Divorce was long taboo for Vietnamese immigrants. After years in the U.S., they’re accepting it more
For years, Mimi Ho endured a long list of demands from an insistent husband and a coterie of in-laws and assorted aunts and uncles.
The Vietnamese immigrant, a nanny who also sells clothes to make a living, felt she was living not in a marriage, but a state of servitude.
“It was do this, do that, cook and clean and fetch and sew,” said Ho, 48, of San Jose.
When she longed for escape, phone calls would come from Vietnam, with her mother pleading with her to stay in the union.
It was her youngest sister, Susie — her only American-born sibling — who persuaded her to strike out on her own.
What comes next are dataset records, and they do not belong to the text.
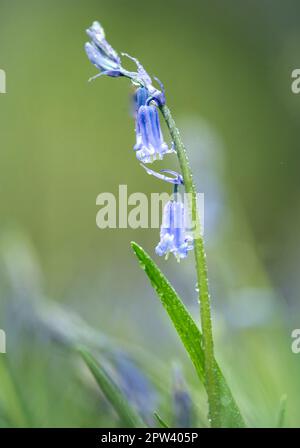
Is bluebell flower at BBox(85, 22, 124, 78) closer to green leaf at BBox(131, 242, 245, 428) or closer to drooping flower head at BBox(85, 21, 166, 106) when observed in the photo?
drooping flower head at BBox(85, 21, 166, 106)

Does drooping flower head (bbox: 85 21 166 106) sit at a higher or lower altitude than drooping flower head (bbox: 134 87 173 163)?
higher

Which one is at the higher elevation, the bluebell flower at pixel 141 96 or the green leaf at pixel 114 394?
the bluebell flower at pixel 141 96

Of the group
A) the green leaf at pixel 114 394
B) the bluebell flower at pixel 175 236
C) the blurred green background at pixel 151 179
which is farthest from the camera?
the blurred green background at pixel 151 179

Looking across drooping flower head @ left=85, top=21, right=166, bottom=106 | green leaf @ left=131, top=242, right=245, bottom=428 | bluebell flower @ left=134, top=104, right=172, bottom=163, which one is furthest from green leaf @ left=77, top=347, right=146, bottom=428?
drooping flower head @ left=85, top=21, right=166, bottom=106

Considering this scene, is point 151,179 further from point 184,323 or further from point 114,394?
point 184,323

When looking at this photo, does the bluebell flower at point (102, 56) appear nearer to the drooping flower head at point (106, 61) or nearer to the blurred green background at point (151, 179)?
the drooping flower head at point (106, 61)

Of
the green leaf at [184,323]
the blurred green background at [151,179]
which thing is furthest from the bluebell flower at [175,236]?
the blurred green background at [151,179]

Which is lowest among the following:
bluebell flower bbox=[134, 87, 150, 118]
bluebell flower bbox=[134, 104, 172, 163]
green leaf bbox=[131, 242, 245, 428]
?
green leaf bbox=[131, 242, 245, 428]

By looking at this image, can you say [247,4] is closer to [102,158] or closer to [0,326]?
[102,158]

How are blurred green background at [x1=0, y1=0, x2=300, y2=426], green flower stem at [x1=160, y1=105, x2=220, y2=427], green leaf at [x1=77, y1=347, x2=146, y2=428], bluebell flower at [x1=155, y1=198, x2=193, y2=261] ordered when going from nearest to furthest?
green flower stem at [x1=160, y1=105, x2=220, y2=427], bluebell flower at [x1=155, y1=198, x2=193, y2=261], green leaf at [x1=77, y1=347, x2=146, y2=428], blurred green background at [x1=0, y1=0, x2=300, y2=426]
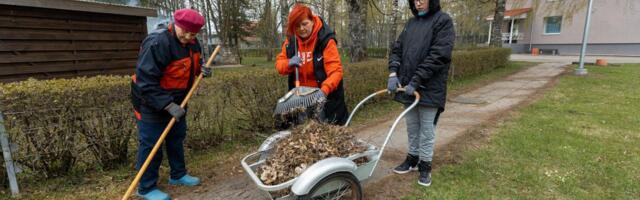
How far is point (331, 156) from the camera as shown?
2387mm

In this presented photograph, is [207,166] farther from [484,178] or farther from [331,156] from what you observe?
[484,178]

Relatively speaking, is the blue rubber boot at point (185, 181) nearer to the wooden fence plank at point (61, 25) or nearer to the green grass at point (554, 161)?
the green grass at point (554, 161)

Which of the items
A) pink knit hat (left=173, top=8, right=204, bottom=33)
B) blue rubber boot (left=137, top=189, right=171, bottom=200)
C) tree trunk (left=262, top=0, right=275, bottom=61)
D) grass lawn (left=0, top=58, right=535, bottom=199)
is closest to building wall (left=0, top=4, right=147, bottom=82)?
grass lawn (left=0, top=58, right=535, bottom=199)

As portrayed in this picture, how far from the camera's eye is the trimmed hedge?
2.84 m

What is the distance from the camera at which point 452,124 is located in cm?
532

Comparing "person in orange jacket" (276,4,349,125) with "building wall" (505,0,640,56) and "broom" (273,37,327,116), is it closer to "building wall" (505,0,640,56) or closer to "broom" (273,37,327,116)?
"broom" (273,37,327,116)

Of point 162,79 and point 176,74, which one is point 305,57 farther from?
point 162,79

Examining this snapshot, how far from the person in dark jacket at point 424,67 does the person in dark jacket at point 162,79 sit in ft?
5.49

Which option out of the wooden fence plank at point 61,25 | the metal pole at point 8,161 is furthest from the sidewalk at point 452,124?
the wooden fence plank at point 61,25

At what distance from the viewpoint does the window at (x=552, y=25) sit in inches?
1008

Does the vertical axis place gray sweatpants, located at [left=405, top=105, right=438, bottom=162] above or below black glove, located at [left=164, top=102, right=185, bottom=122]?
below

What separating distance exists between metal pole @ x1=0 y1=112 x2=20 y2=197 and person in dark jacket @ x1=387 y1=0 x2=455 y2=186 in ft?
10.5

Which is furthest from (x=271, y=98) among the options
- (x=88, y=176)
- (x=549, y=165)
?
(x=549, y=165)

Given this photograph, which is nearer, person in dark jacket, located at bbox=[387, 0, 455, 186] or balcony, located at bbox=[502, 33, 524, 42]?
person in dark jacket, located at bbox=[387, 0, 455, 186]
“Don’t you have any self-respect, she wanted to know. This is America,” her sister told her. “Our parents abandoned everything to come here so they could be free. She pushed me to be free.”
In getting a divorce after 16 years of marriage in 2015, Ho joined a growing number of immigrants bucking what had been a taboo they brought with them more than four decades ago as refugees from the Vietnam War.
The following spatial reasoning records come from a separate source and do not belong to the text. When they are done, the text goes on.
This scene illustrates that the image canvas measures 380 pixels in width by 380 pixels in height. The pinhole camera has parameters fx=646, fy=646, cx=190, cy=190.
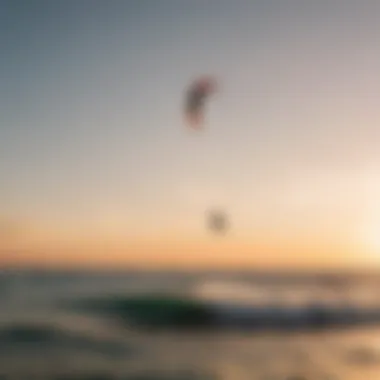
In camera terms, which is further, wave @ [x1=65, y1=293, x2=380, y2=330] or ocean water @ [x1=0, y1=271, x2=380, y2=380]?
wave @ [x1=65, y1=293, x2=380, y2=330]

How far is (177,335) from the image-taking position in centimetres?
265

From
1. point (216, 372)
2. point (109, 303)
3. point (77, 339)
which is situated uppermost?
point (109, 303)

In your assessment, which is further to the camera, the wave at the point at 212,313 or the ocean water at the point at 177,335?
the wave at the point at 212,313

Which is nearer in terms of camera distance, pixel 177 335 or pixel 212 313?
pixel 177 335

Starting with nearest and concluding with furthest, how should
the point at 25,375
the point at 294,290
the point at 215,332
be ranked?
the point at 25,375
the point at 215,332
the point at 294,290

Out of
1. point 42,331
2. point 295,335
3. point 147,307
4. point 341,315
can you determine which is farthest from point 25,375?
point 341,315

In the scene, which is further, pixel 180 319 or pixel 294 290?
pixel 294 290

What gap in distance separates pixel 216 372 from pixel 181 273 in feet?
1.33

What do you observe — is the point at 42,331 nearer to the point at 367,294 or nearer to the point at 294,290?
the point at 294,290

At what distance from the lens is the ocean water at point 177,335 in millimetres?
2510

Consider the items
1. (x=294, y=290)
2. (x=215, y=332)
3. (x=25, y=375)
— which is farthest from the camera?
(x=294, y=290)

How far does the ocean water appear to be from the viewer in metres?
2.51

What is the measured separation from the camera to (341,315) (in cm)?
293

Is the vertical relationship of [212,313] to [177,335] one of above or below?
above
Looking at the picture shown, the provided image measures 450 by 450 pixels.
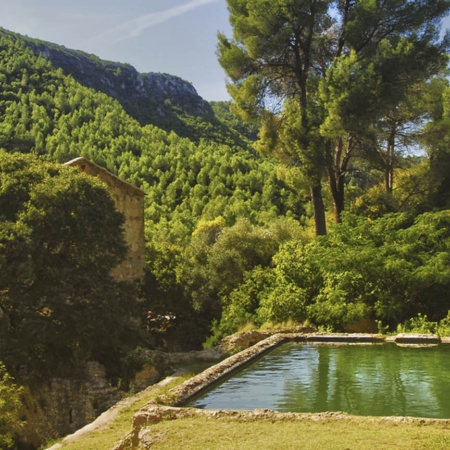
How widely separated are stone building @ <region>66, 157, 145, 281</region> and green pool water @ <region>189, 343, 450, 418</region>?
1043cm

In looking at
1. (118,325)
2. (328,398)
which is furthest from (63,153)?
(328,398)

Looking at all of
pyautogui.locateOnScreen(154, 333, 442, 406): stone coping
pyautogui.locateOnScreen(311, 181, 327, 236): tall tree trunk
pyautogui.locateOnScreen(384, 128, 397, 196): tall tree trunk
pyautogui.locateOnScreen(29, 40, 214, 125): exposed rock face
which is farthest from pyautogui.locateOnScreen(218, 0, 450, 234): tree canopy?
pyautogui.locateOnScreen(29, 40, 214, 125): exposed rock face

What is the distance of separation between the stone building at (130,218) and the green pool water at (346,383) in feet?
34.2

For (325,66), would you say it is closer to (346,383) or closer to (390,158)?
(390,158)

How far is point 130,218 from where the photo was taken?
22.0 metres

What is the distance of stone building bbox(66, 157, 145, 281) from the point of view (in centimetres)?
2071

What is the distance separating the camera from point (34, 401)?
12422mm

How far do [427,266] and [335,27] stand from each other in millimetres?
10206

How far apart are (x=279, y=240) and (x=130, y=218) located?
574 cm

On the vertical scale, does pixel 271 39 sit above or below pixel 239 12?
below

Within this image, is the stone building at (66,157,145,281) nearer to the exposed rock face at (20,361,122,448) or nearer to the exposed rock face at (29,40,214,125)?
the exposed rock face at (20,361,122,448)

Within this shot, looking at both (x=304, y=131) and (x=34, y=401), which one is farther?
(x=304, y=131)

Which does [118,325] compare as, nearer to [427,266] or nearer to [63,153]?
[427,266]

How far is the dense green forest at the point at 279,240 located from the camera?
12898 mm
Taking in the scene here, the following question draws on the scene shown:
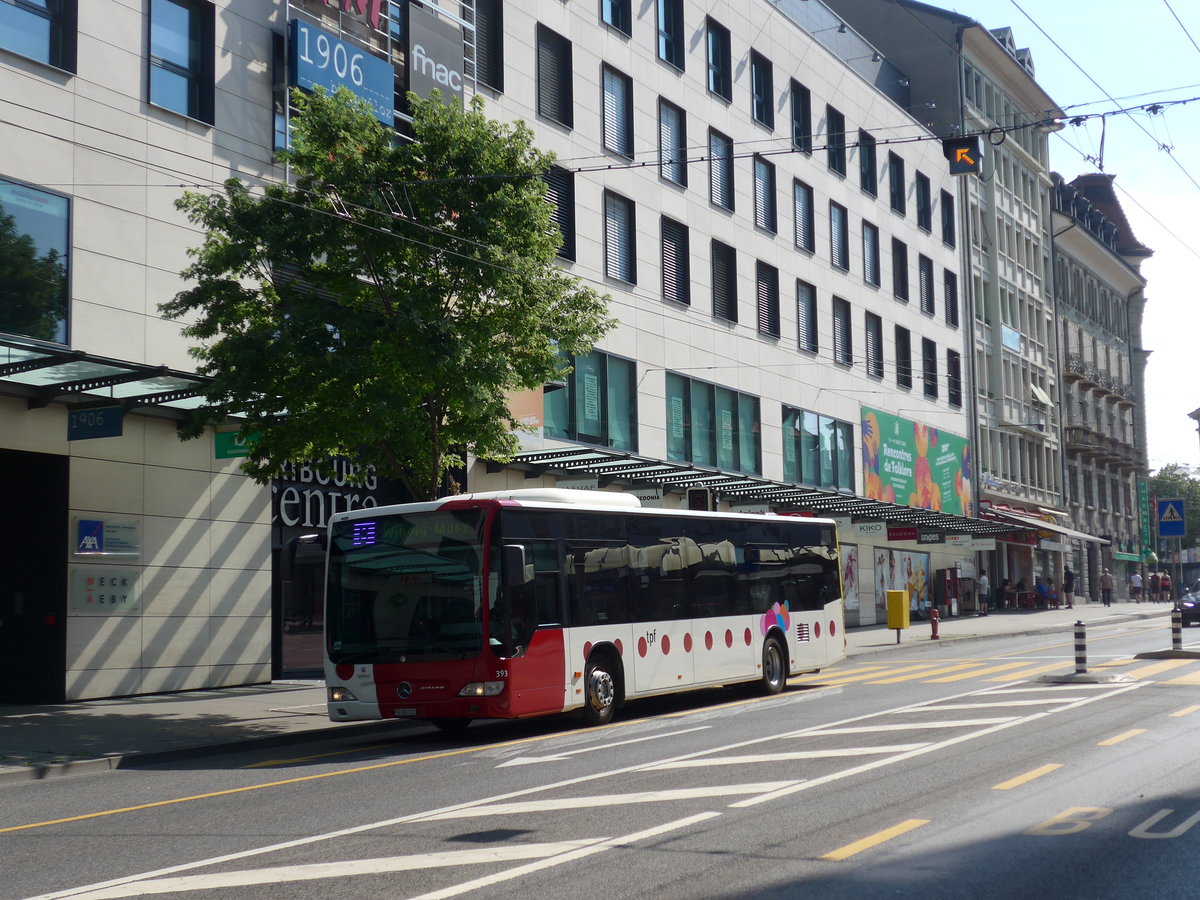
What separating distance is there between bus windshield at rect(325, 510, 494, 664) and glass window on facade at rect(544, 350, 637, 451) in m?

Many who came after the battles ended in 1975 often pushed back against any mention of splitting up, putting pressure on their children or themselves to keep nuclear families intact.
Vietnam still has one of the lowest divorce rates in the world, less than a tenth the rate of the U.S., which has one of the highest, according to United Nations’ data on families.
The low rate of divorce was partly explained by the large numbers of Catholics in the Vietnamese community. Moreover, when refugees resettled in America, many arrived with few belongings, if any. Staying together helped them cope with the challenges of learning a new language, making a livelihood and adapting to a new life in a foreign land.
But over the decades, the same forces of assimilation that effected change in previous immigrant groups took hold.
Today, the divorce rate for Vietnamese Americans, while still below the national average, is getting closer. According to a study of U.S. Census data by University of Maryland sociologist Philip Cohen, there are about 16 divorces per 1,000 marriages among Vietnamese Americans. The national average is 19.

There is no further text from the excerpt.